** Work order 1 **
List every bar that the passage about bar regulars names.
** Work order 2 **
Carry on the passage about bar regulars from the point where it stops.

Colyn Lowrey, a former regular of BKW, a cocktail and wine bar I tended that closed in 2019, described the pre-Covid appeal of visiting a bar as “the illusion of being part of something”—the background noise of other people that can be so comforting, “even if you’re just sitting there enjoying a book.” Dave Soto, a freelance digital artist and a regular at Mazzotta’s bar, talked about the same thing: “Even if I wasn’t necessarily talking to people at the bar,” he said, “there was something about just being around so much life, especially life that’s having fun.” And at the right place, and with the guidance of the right bartender, that can be molded into a real community. I spoke to a patron of Glorietta Baldy, a particularly tight-knit bar in Brooklyn, who spoke of making “actual, outside-of-the-bar friends with bartenders and other patrons.” Going to that bar, she said, “has been a really great opportunity to meet and befriend people who I probably wouldn’t have the chance to otherwise.” Soto shared similar feelings: “I think the kind of people that are regulars are also pretty friendly in general,” he said—but getting to know them requires the sort of organic conversation that’s easy to foster at a bar, and actively discouraged by all of our Covid protocols.

** Data shown **

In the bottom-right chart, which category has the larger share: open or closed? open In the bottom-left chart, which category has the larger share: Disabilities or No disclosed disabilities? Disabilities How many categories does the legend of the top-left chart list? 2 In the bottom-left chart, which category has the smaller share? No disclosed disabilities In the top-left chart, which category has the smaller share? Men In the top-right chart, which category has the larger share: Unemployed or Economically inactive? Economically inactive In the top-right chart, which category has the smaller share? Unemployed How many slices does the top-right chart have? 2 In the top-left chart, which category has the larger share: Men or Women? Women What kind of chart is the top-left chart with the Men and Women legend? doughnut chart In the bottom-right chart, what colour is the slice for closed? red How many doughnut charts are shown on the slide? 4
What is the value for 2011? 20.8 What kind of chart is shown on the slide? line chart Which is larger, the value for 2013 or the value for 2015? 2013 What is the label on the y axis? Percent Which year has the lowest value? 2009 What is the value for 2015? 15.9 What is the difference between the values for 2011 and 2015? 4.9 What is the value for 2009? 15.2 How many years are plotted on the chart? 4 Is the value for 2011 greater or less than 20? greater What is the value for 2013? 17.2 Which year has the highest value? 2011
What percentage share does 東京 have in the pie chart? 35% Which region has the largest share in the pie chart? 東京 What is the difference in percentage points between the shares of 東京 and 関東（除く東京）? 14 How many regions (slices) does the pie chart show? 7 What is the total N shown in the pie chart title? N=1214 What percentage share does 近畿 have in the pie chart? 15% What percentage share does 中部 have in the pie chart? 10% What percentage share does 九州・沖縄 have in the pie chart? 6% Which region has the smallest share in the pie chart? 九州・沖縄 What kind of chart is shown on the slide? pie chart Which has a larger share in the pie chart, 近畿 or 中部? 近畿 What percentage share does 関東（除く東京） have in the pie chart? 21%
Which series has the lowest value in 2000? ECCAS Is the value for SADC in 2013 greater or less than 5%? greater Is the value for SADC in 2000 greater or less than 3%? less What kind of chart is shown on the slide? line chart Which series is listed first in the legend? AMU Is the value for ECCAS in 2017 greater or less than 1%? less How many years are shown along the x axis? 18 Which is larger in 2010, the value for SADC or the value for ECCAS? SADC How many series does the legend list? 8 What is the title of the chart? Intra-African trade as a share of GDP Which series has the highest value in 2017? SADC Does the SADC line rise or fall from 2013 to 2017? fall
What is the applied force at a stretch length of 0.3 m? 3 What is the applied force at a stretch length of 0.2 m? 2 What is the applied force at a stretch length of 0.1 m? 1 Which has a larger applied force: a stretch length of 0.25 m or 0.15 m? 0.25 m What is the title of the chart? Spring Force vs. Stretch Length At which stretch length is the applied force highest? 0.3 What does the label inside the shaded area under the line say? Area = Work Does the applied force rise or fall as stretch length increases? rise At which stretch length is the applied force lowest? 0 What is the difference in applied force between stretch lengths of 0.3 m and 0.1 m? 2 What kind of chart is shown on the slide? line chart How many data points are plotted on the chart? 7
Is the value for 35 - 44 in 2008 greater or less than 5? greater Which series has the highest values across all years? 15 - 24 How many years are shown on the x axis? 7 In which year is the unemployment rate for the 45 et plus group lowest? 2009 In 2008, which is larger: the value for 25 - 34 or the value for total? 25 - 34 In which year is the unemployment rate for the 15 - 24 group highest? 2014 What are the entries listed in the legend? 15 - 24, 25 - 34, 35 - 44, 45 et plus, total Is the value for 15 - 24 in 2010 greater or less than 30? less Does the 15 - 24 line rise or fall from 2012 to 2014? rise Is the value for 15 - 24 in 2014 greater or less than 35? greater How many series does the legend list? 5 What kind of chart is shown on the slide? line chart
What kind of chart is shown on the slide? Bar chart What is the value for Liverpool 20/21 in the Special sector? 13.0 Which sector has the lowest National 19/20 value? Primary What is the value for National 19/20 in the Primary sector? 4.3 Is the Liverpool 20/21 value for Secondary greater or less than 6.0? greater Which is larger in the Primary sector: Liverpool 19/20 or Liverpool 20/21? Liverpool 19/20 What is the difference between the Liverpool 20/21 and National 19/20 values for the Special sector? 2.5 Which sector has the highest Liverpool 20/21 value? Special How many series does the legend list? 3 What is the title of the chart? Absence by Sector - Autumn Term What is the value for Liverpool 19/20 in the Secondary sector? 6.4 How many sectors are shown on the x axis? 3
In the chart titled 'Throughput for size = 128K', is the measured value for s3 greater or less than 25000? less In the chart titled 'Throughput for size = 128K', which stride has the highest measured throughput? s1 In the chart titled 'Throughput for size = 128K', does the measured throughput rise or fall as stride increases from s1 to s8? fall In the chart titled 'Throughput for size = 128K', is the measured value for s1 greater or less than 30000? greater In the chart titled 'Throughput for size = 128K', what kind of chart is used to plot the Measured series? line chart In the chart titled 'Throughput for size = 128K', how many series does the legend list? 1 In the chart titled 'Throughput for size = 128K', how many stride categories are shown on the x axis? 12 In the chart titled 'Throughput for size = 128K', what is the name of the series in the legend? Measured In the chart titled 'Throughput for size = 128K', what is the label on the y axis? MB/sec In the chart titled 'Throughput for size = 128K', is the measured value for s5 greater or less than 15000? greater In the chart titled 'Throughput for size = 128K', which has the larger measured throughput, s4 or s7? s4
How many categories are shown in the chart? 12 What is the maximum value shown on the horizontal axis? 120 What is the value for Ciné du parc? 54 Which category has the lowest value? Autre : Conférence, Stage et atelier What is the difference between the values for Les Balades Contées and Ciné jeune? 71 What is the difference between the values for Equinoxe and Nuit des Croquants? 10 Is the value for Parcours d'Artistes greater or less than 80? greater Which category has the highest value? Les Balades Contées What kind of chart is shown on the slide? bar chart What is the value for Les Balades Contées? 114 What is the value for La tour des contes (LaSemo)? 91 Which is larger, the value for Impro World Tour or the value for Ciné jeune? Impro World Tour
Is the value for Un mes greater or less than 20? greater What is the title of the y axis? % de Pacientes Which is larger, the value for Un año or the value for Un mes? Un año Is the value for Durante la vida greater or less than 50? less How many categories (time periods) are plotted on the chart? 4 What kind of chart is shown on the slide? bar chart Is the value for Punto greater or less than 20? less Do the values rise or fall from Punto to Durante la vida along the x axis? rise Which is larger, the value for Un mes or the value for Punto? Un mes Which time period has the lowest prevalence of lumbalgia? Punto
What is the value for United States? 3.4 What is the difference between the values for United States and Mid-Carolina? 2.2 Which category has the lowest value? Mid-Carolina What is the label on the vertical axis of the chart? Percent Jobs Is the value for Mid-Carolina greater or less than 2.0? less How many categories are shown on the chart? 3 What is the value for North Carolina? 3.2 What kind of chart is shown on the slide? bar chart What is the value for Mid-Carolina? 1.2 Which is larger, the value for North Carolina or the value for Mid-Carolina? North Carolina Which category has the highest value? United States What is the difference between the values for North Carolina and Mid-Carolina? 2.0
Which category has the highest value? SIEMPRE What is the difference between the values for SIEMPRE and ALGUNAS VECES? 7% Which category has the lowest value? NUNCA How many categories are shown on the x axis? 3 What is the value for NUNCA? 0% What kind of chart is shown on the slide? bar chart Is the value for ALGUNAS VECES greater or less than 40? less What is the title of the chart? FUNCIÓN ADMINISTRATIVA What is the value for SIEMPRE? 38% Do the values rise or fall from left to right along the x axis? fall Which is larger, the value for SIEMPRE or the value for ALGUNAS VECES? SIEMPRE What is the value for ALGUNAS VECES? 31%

** Task response 1 **
BKW, Mazzotta's bar, Glorietta Baldy

** Task response 2 **
A neighborhood bar is sustained by exactly what that SLA law is designed to prevent: mingling and hanging out, often over long, unstructured periods of time. “There aren’t expectations at a bar in the way that there are at a restaurant,” Mazzotta said. “You can’t sit at a restaurant all night, but you can sit at a bar all night.” This is what those regulars are crying for in Withers’ bar, and it’s what the bartenders I spoke to missed, too, though perhaps not what they missed most. This is, after all, a job, and as many of my interviewees stressed, bartenders are all working longer hours for less money. But Frank Caiafa, a hotel bar veteran and Shanty regular explained the social loss well: “We all get drawn into the business in some way because we like that life, the saloon life. The telling of stories, the meeting—you never know who’s going to walk through the door—the community. You know, if you’re in your house for a year, you know who’s going to walk through the door during a pandemic: no one.”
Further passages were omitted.